Türk sinemasının bir döneme damgasını vuran ünlü kadın oyuncularından Perihan Savaş, mevcut sinema sektörünün samimiyetten koparak, çıkar ilişkilerine dayalı bir sistem haline geldiğini söyledi. Savaş, ‘oyuncuların gözlerinde dolar işareti görüyorum’ dedi.
Her ay yayımladığı röportaj ve özel dosyalarıyla gündem yaratan Film Arası Dergisi, son sayısında Türk sinemasının bir döneme damgasını vuran kadın oyuncularından Perihan Savaş’ı konuk etti. Gülcan Tezcan’ın sorularını yanıtlayan ünlü oyuncu, mevcut sinema sektörüne yönelik çarpıcı yorumlarda bulundu. Sinema sektörünün samimiyetten koparak çıkar ilişkilerine dayalı bir sistem haline geldiğini söyleyen Savaş, ‘oyuncuların gözlerinde dolar işareti görüyorum’ dedi.
OYUNCULARIN GÖZLERİNDE DOLAR İŞARETİ VAR!
Röportajda Yeşilçam geleneğinin samimiyetten beslendiğini söyleyen Perihan Savaş, yeni sinema sektörünü şu sözlerle eleştirdi: ‘Bizim dönemimizde sevgi ve saygıyla yapılan filmler vardı. Şimdi bakıyorum, filmlerde herkesin gözünde dolar işareti görüyorum. Onu ben hissediyorum bir oyuncu olarak. Eski Yeşilçam filmlerini yeniden çektiler. Hiçbir tanesi iş yapmadı TV’lerde. Ben bunu söyledim. Çünkü o zaman o sevgiyle, saygıyla, özveriyle yapılıyordu filmler ve seyirci de bunu hissediyordu. Ben onu görmüyorum. Samimiyeti görmüyorum.’
HOLLYWOOD’DA KİLİSE VAR DA BİZDE NEDEN CAMİİ OLMASIN?

------------------------------------------------------------

## Nasıl Yapılır
Perihan Savaş röportajında "OYUNCULARIN GÖZLERİNDE DOLAR" sözlerinden "NEDEN CAMİİ OLMASIN?" sözlerine kadar uzanan her şeyi, "Yeşilçam" yerine "Türk sineması" koyarak yeniden yazın.

## Toplanan Veriler

------------------------------------------------------------

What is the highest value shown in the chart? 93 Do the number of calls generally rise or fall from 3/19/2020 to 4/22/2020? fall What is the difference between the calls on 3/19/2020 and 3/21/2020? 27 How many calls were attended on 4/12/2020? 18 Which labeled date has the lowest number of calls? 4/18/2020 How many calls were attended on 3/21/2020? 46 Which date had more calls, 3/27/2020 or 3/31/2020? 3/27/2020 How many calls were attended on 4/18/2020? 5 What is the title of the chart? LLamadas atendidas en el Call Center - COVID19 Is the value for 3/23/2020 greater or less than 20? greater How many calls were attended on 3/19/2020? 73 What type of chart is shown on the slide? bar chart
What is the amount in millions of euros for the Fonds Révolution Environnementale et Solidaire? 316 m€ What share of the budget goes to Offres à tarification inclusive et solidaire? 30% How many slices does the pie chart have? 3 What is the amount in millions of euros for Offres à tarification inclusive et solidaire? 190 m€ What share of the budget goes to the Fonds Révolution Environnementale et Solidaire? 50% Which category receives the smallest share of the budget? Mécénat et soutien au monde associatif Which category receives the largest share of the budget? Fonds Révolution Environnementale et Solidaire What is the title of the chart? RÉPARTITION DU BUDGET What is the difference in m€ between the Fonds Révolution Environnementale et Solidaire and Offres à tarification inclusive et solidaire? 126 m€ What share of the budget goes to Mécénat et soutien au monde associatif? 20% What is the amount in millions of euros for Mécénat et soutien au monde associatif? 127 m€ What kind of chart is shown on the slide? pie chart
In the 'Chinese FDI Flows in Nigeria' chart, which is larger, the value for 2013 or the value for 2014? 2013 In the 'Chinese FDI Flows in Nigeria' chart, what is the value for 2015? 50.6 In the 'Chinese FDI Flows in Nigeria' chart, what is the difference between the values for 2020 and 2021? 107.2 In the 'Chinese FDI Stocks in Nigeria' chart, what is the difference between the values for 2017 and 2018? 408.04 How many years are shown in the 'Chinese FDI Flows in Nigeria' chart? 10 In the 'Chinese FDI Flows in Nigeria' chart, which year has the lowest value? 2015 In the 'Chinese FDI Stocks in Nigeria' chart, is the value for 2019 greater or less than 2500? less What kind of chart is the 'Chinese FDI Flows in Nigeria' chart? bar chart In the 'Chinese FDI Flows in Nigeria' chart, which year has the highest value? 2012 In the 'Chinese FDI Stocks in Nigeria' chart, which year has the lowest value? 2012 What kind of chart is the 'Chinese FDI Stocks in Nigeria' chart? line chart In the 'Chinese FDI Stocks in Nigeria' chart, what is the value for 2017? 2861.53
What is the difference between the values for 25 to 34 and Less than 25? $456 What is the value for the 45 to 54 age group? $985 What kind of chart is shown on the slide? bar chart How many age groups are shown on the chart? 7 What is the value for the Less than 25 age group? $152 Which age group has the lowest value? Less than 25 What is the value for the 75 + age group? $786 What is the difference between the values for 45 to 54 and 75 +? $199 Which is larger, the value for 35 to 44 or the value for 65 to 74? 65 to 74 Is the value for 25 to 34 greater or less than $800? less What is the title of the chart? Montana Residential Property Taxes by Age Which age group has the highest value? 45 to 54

------------------------------------------------------------

## Yanıt Aşağıda
OYUNCULARIN GÖZLERİNDE DOLAR İŞARETİ VAR!
Röportajda Türk sineması geleneğinin samimiyetten beslendiğini söyleyen Perihan Savaş, yeni sinema sektörünü şu sözlerle eleştirdi: ‘Bizim dönemimizde sevgi ve saygıyla yapılan filmler vardı. Şimdi bakıyorum, filmlerde herkesin gözünde dolar işareti görüyorum. Onu ben hissediyorum bir oyuncu olarak. Eski Türk sineması filmlerini yeniden çektiler. Hiçbir tanesi iş yapmadı TV’lerde. Ben bunu söyledim. Çünkü o zaman o sevgiyle, saygıyla, özveriyle yapılıyordu filmler ve seyirci de bunu hissediyordu. Ben onu görmüyorum. Samimiyeti görmüyorum.’
HOLLYWOOD’DA KİLİSE VAR DA BİZDE NEDEN CAMİİ OLMASIN?